Dass es bisher kaum zu Löschungen von Wikipedia-Links gekommen ist, führt Wales auf den behutsamen Umgang der Wikipedianer mit Urheber- und Persönlichkeitsrechten zurück. Dennoch sei die Regelung falsch, so Wales, da sie dazu führen könnte, dass sich im Internet „große Erinnerungslücken“ breit machen. „Ich stand selbst für eine geraume Zeit im Licht der Öffentlichkeit“, sagt der 48-Jährige, „und einige Menschen sagen gute Dinge über mich, andere dagegen haben eine schlechte Meinung von mir. Aber all das ist Teil meiner Geschichte und ich würde niemals einen Prozess anstrengen, um die Wahrheit zu unterdrücken. Das ist zutiefst unmoralisch.“
Als nächste stellt sich Lila Tretikov, seit Juni als Nachfolgerin vo Sue Gardner Geschäftsführerin der WMF in San Francisco, erstmals dem Publikum der Wikimania vor. Auch sie steht dem „Recht auf Vergessenwerden“ bekanntlich kritisch gegenüber. Auf ihre eigene Biografie Bezug nehmend zog sie Parallelen zwischen Wikipedia und dem politischen Tauwetter in der Sowjetunion der 80-er Jahre. „Glasnost lehrte mich viel über die Freiheit der Information“, erklärte die 36-Jährige, die nach dem Zusammenbruch der Sowjetunion im Alter von 16 Jahren von Moskau nach New York City zog. Welche Marschrichtung sie in der Zukunft mit den Wikimedia-Projekten einschlagen will, verriet sie aber nicht. Allerdings hatte sie sich unmittelbar nach Arbeitsantritt in ihrer ersten Stellungnahme für mehr Vielfalt in der Wikipedia ausgesprochen. Es bleibt also spannend. Von den Rängen bekam sie am Ende ihrer Ausführungen wohlwollenden Applaus, auch wenn echte Begeisterung ausblieb.
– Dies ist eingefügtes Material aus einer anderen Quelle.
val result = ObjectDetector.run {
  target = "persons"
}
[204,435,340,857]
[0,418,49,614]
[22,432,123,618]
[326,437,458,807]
Salil Shetty, Generalsekretär von Amnesty International, weiß dagegen schon von Anfang an zu begeistern. Seine Ansprache ist eine gelungene Mischung aus Spaß und Ernst. So berichtet er dem Publikum von einem Abendessen mit einer Wikipedianerin. Als diese ihm sagte, sie sei GLAM, habe er sich von ihrem Selbstbewusstsein überrascht gezeigt, aber ihr schon zugestimmt. „Später fand ich dann heraus, dass GLAM eine Abkürzung ist.“ Danach erklärt Shetty, wie viel Gemeinsamkeiten Amnesty International und die Wikimedia Foundation als von Freiwilligen angetriebene Projekte haben. „Es sind zwei der großartigsten Bewegungen unserer Zeit“, so Shetty zum Abschluss einer Rede.